Vassar After School Tutoring (VAST) pursues a similar goal in Poughkeepsie Middle School. VAST Coordinator Maximilian Cordeiro ’15 wrote in an email, “Many of our applicants are middle schoolers who feel like they’ve either failed the education system, or more insightfully, the system has failed them. For these students, VAST aims to create a space that supports seemingly non-academic creative outlets that are absent from their normal curriculum.”
Cordeiro reflected on his own experience as a student, recalling, “About ten years ago I was on the other end of the scholar-mentor equation in my own middle school, and I really do attribute my early academic successes to my connection with a local college student. It wasn’t necessarily the homework help or tutoring that stuck with me, but rather, that my mentor showed a profound interest in my future academic attainment. It was a relationship that relied on the sharing of personal experiences and finding the connections between us both that shortened the gap between middle schooler and college student.”
The involvement of Vassar College influences the way the local community approaches and prioritizes educational issues. Reflecting on what she has seen of Vassar outreach programs during her 18 years of teaching, Green corroborated, “The support provided to PCSD students by both the VAST and VELLOP programs have a very positive effect on our students. Most significant is the work done with our ELL [English Language-Learner] students and their families. The impact on these young children makes a huge difference in their academic success. Additionally, we find that their parents are much more comfortable with teachers, supportive, and involved in their educational programs. We would love to see [them] increased.”

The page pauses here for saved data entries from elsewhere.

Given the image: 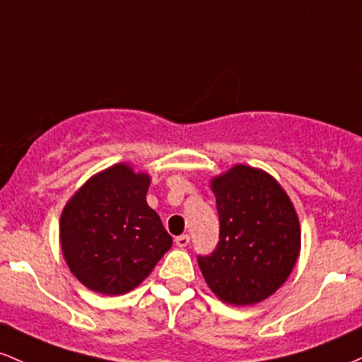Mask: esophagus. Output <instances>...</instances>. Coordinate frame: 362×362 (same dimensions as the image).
Listing matches in <instances>:
<instances>
[{
  "mask_svg": "<svg viewBox=\"0 0 362 362\" xmlns=\"http://www.w3.org/2000/svg\"><path fill=\"white\" fill-rule=\"evenodd\" d=\"M174 243H176V246H177V247H186V246L189 245V235H188V234H181V235H177L176 241H174Z\"/></svg>",
  "mask_w": 362,
  "mask_h": 362,
  "instance_id": "obj_1",
  "label": "esophagus"
}]
</instances>
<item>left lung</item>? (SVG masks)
Masks as SVG:
<instances>
[{
	"label": "left lung",
	"instance_id": "obj_1",
	"mask_svg": "<svg viewBox=\"0 0 362 362\" xmlns=\"http://www.w3.org/2000/svg\"><path fill=\"white\" fill-rule=\"evenodd\" d=\"M221 221L217 250L198 257L210 291L222 303L265 301L289 279L301 224L289 194L267 170L235 164L210 180Z\"/></svg>",
	"mask_w": 362,
	"mask_h": 362
}]
</instances>
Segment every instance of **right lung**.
I'll return each instance as SVG.
<instances>
[{
	"instance_id": "add662e5",
	"label": "right lung",
	"mask_w": 362,
	"mask_h": 362,
	"mask_svg": "<svg viewBox=\"0 0 362 362\" xmlns=\"http://www.w3.org/2000/svg\"><path fill=\"white\" fill-rule=\"evenodd\" d=\"M150 181L148 173L119 162L88 177L64 205L61 253L87 289L127 294L173 246L160 217L147 203Z\"/></svg>"
}]
</instances>
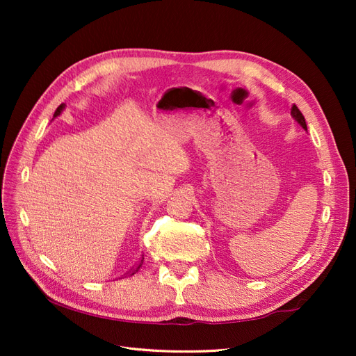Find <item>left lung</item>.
<instances>
[{
	"instance_id": "left-lung-1",
	"label": "left lung",
	"mask_w": 356,
	"mask_h": 356,
	"mask_svg": "<svg viewBox=\"0 0 356 356\" xmlns=\"http://www.w3.org/2000/svg\"><path fill=\"white\" fill-rule=\"evenodd\" d=\"M291 115L294 117V120L305 129V131H307V124H306V120H305V115L301 114V111L297 108L296 105H293V108H291Z\"/></svg>"
}]
</instances>
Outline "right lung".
Segmentation results:
<instances>
[{"label":"right lung","mask_w":356,"mask_h":356,"mask_svg":"<svg viewBox=\"0 0 356 356\" xmlns=\"http://www.w3.org/2000/svg\"><path fill=\"white\" fill-rule=\"evenodd\" d=\"M63 108H65V104H60L59 106H58V108H56V111H55V114H53V117H58L62 111H63ZM143 261H144V255H143V258H141V261H139L134 268H132V272H129V273H131V275H135L138 270H139V267H141L143 266Z\"/></svg>","instance_id":"right-lung-1"}]
</instances>
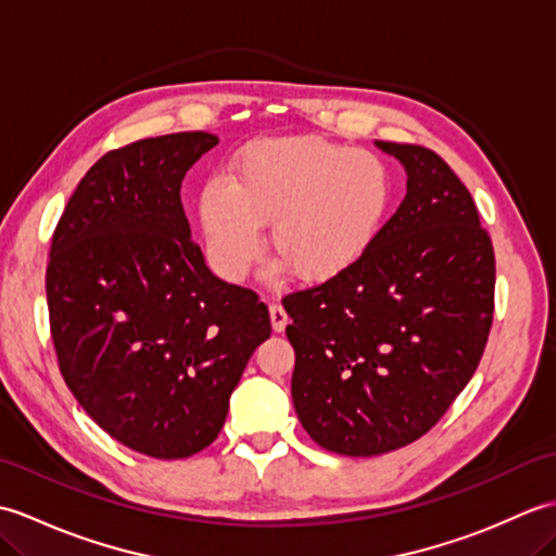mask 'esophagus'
I'll return each instance as SVG.
<instances>
[{
	"label": "esophagus",
	"mask_w": 556,
	"mask_h": 556,
	"mask_svg": "<svg viewBox=\"0 0 556 556\" xmlns=\"http://www.w3.org/2000/svg\"><path fill=\"white\" fill-rule=\"evenodd\" d=\"M269 320H271V329H275V332L279 334V332H285V327L289 325V315L279 303H271L269 305Z\"/></svg>",
	"instance_id": "34e87169"
}]
</instances>
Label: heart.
<instances>
[{
	"mask_svg": "<svg viewBox=\"0 0 556 556\" xmlns=\"http://www.w3.org/2000/svg\"><path fill=\"white\" fill-rule=\"evenodd\" d=\"M392 174L380 155L317 136H277L233 157L229 184L212 179L198 195V222L215 275L239 285L263 245L303 285L344 277L370 251L392 207Z\"/></svg>",
	"mask_w": 556,
	"mask_h": 556,
	"instance_id": "1",
	"label": "heart"
}]
</instances>
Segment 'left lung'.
I'll return each mask as SVG.
<instances>
[{"label": "left lung", "instance_id": "left-lung-1", "mask_svg": "<svg viewBox=\"0 0 556 556\" xmlns=\"http://www.w3.org/2000/svg\"><path fill=\"white\" fill-rule=\"evenodd\" d=\"M375 146L404 164L406 198L356 267L281 301L293 408L344 456L428 432L473 377L494 313V251L468 188L428 148Z\"/></svg>", "mask_w": 556, "mask_h": 556}]
</instances>
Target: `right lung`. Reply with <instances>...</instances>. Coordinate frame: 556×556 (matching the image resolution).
<instances>
[{
	"label": "right lung",
	"mask_w": 556,
	"mask_h": 556,
	"mask_svg": "<svg viewBox=\"0 0 556 556\" xmlns=\"http://www.w3.org/2000/svg\"><path fill=\"white\" fill-rule=\"evenodd\" d=\"M217 143L188 131L108 152L52 236L45 287L59 370L104 432L152 458L217 440L271 332L257 293L207 269L184 215V176Z\"/></svg>",
	"instance_id": "obj_1"
}]
</instances>
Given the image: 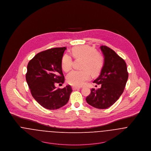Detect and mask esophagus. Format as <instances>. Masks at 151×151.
Segmentation results:
<instances>
[{
  "instance_id": "34e87169",
  "label": "esophagus",
  "mask_w": 151,
  "mask_h": 151,
  "mask_svg": "<svg viewBox=\"0 0 151 151\" xmlns=\"http://www.w3.org/2000/svg\"><path fill=\"white\" fill-rule=\"evenodd\" d=\"M72 89L73 90H77L78 89H80V87H76V86H72Z\"/></svg>"
}]
</instances>
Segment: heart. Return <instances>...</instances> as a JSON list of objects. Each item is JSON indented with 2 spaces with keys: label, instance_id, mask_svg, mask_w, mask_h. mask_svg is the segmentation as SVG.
Here are the masks:
<instances>
[{
  "label": "heart",
  "instance_id": "heart-1",
  "mask_svg": "<svg viewBox=\"0 0 151 151\" xmlns=\"http://www.w3.org/2000/svg\"><path fill=\"white\" fill-rule=\"evenodd\" d=\"M71 54L76 59H82V70H73L67 76V81L71 85L81 86L92 76L99 75L104 65L103 56L97 52L96 49L88 46L81 45L74 48ZM73 59L69 54H64L61 61V67L65 72H68L72 68Z\"/></svg>",
  "mask_w": 151,
  "mask_h": 151
}]
</instances>
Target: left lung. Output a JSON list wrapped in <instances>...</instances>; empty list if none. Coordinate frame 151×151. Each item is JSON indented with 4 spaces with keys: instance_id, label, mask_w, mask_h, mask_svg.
Instances as JSON below:
<instances>
[{
    "instance_id": "obj_1",
    "label": "left lung",
    "mask_w": 151,
    "mask_h": 151,
    "mask_svg": "<svg viewBox=\"0 0 151 151\" xmlns=\"http://www.w3.org/2000/svg\"><path fill=\"white\" fill-rule=\"evenodd\" d=\"M104 65L100 76L93 81L101 88L91 89L86 102L93 107L106 109L114 104L124 92L128 79L126 63L124 59L109 47L101 45Z\"/></svg>"
}]
</instances>
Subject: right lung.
Here are the masks:
<instances>
[{
	"label": "right lung",
	"mask_w": 151,
	"mask_h": 151,
	"mask_svg": "<svg viewBox=\"0 0 151 151\" xmlns=\"http://www.w3.org/2000/svg\"><path fill=\"white\" fill-rule=\"evenodd\" d=\"M66 47L51 48L35 55L28 63L26 80L33 98L45 109H58L69 101L70 85L56 89V83H63L61 61Z\"/></svg>",
	"instance_id": "obj_1"
}]
</instances>
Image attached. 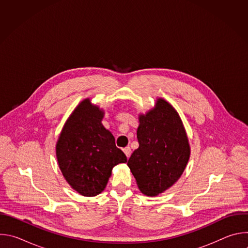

Systematic issues in PCSD have existed for a long time, however. Associate Dean of Campus Life and Diversity Edward Pittman noted, “When I served as a board member and President of the Poughkeepsie City School District in 1996 I faced similar inclusion and equity work … Recruiting teachers of color was a big agenda item then and I believe it is similar today.” He continued, “Programs such as VCUEI [Vassar College Urban Education Initiative] can be part of the solution by supporting students where they can. Every contribution helps. At the same time, volunteers can’t be saviors. Listen to how students, administrators and parents want to be helped. They know best.”
VAST and VELLOP are highly dependent on the volunteer work of students, as well as input from faculty advisors and local teachers. Faith in and commitment to students’ success come first in the minds of educators and tutors, often inspiring teacher and student alike to thrive in the face of tough circumstances. Schneck explained “I’ve gotten to know so many amazing students who push beyond the obstacles. There are students actively creating their own paths in spite of the bleak narratives that they might often receive about their schools and their futures.”
Addressing herself to colleagues in PPTSA and VCUEI, Green concluded, “It is unfortunate that the challenges facing us…are driving some of the best teachers to leave the PCSD and the profession itself. It truly needs to be a collaborative effort, where all stakeholders are recognized, validated, supported, trusted and appreciated for their views and involvement. When this occurs, the sky is the limit for our students, our staff, our district and our community.”